→ **Problem details**
Copy exactly the lines from the "From this image, can" line to the end, both included, and nothing else.

· · · ·

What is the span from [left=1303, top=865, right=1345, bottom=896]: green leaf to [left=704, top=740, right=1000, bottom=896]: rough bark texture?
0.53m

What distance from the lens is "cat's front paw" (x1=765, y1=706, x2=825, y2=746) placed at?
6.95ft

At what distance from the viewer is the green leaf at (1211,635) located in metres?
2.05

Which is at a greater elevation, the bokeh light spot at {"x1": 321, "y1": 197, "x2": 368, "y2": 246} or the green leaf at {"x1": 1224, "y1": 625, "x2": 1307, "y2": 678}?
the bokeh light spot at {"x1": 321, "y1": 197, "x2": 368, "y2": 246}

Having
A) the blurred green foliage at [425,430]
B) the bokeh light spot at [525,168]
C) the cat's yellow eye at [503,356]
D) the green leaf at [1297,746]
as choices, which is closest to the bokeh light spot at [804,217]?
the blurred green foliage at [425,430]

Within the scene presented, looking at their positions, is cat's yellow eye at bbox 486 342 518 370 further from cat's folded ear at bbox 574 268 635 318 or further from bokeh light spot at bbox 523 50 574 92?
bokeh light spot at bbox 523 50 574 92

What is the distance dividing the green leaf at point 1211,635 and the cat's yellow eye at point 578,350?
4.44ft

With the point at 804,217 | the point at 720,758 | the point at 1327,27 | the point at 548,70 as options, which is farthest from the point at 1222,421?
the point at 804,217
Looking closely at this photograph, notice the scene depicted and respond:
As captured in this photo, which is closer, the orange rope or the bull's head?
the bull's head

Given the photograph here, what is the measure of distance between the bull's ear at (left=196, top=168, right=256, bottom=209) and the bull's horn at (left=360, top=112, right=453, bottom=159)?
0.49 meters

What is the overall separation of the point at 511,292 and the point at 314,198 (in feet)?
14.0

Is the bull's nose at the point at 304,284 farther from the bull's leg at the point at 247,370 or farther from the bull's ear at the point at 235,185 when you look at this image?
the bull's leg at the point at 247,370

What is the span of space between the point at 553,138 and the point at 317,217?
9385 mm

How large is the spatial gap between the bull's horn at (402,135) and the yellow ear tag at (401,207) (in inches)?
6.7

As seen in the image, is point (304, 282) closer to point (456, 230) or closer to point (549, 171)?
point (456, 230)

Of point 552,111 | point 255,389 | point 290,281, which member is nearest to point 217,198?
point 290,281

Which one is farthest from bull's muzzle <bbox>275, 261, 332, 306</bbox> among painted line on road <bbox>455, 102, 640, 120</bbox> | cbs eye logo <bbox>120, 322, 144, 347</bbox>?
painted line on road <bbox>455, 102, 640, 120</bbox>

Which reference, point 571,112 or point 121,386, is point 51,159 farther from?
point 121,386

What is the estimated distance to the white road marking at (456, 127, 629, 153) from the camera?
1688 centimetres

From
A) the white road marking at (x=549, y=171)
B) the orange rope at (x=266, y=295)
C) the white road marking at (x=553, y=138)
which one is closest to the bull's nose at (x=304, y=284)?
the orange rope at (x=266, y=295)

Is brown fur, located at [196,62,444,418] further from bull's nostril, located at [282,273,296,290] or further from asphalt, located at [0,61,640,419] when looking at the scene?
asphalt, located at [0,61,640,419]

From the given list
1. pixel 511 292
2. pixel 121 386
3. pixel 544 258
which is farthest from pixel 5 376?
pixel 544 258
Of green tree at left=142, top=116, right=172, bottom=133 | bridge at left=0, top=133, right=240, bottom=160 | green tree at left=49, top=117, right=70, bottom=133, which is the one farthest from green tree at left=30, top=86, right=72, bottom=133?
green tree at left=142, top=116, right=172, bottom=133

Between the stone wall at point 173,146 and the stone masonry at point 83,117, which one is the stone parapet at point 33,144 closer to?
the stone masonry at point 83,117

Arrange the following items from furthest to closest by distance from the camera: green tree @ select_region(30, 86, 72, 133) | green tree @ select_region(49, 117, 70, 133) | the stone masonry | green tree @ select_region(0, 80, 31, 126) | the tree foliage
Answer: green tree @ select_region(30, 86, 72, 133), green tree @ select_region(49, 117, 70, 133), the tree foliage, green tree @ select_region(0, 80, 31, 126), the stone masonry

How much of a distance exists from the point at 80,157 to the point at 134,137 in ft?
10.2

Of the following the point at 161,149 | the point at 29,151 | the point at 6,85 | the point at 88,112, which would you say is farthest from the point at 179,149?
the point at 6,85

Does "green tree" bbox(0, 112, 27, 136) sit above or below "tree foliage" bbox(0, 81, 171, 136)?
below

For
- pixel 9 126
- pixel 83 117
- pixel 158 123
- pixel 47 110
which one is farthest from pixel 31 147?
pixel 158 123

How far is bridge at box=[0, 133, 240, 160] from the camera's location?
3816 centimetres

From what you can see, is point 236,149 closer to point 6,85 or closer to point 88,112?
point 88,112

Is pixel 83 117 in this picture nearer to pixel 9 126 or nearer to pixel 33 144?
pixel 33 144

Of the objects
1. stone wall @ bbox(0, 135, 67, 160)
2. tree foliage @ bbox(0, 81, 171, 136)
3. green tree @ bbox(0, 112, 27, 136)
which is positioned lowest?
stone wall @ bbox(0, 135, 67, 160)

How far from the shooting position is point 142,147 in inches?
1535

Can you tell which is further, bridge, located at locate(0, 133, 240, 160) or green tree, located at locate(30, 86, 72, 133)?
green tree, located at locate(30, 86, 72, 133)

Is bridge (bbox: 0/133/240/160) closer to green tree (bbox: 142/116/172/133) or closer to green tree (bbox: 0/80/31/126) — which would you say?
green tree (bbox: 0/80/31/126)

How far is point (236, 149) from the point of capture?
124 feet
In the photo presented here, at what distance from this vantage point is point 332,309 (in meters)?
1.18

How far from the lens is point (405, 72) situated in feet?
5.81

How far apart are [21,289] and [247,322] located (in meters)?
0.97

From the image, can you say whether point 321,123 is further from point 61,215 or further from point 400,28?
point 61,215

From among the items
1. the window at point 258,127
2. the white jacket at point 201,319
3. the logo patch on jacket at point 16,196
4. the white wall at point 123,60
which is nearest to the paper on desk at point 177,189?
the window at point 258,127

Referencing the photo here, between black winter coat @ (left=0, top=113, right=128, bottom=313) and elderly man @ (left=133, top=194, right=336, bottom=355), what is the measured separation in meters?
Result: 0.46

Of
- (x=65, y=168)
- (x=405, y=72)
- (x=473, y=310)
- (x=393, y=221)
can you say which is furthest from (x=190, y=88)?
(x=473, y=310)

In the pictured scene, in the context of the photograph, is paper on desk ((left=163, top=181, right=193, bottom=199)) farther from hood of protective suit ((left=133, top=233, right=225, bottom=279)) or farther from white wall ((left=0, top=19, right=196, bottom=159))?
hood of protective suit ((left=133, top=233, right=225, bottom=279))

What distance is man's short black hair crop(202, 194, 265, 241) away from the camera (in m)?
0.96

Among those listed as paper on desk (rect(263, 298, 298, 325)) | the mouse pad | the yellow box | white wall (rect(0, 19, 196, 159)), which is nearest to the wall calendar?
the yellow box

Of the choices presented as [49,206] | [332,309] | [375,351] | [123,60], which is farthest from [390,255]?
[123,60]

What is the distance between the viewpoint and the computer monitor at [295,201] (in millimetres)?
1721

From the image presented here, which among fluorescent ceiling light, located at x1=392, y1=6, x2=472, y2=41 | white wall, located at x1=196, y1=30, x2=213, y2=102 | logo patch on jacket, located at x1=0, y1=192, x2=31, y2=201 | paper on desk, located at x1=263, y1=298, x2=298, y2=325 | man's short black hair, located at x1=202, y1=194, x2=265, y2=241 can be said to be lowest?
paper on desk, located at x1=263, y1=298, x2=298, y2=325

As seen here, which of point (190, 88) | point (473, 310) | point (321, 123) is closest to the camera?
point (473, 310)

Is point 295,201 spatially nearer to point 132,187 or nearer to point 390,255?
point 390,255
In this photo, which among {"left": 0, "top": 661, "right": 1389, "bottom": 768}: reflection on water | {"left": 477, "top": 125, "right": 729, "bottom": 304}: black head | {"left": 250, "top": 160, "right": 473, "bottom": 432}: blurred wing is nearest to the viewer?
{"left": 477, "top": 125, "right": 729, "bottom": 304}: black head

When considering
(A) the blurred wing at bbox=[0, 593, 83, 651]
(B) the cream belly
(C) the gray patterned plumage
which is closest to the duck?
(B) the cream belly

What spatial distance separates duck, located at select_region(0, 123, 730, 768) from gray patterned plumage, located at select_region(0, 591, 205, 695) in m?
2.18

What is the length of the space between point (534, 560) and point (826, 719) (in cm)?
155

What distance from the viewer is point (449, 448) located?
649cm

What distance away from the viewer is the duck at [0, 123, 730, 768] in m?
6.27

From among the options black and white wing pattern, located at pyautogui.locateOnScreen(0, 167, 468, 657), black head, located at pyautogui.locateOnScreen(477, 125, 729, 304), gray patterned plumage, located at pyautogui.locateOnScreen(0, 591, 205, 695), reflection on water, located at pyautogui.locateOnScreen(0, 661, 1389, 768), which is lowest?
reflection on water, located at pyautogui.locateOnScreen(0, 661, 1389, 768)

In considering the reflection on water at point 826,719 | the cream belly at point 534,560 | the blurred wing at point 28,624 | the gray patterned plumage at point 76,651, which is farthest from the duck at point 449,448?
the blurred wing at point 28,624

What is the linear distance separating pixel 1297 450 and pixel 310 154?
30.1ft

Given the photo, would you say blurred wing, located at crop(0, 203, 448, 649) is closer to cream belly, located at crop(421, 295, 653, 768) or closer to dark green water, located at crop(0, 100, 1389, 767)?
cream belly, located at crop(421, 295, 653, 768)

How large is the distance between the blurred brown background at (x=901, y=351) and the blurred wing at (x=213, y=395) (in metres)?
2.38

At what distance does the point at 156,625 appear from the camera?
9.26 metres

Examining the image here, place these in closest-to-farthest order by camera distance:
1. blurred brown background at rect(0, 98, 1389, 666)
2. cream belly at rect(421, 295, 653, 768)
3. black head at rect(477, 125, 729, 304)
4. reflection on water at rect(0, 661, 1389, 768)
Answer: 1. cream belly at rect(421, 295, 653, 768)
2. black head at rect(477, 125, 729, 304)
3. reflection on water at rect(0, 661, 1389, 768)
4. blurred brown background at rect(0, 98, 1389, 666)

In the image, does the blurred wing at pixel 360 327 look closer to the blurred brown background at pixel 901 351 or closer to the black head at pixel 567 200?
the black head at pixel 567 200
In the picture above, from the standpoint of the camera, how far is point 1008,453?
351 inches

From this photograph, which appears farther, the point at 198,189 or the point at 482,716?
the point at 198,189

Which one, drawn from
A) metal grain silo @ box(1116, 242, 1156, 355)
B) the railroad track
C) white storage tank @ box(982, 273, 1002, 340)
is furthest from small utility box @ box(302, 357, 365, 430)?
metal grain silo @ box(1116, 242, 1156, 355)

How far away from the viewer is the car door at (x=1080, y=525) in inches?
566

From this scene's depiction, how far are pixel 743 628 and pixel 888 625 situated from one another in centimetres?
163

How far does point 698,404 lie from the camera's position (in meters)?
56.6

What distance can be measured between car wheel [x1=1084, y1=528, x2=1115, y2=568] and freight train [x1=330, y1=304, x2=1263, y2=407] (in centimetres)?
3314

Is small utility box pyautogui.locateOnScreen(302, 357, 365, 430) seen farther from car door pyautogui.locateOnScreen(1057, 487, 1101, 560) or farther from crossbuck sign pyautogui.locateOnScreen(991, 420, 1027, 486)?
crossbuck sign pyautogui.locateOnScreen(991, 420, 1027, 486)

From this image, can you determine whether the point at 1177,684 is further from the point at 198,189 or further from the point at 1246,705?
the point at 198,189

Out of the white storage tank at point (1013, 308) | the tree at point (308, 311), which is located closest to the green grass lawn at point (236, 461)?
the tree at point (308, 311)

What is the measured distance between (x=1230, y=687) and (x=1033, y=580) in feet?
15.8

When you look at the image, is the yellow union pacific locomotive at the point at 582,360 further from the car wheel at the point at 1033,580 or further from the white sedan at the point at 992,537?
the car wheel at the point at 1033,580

· · · ·

→ **Result of this exercise**
From this image, can you determine whether the point at 1177,684 is further from the point at 198,189 or further from the point at 1246,705?
the point at 198,189

Out of the white storage tank at point (1013, 308) | the tree at point (308, 311), which is located closest to the green grass lawn at point (236, 461)?
the tree at point (308, 311)

What is the measured distance between (x=1230, y=687) and (x=1033, y=580) in feet?
15.8

When you look at the image, is the yellow union pacific locomotive at the point at 582,360 further from the car wheel at the point at 1033,580 or further from the white sedan at the point at 992,537?
the car wheel at the point at 1033,580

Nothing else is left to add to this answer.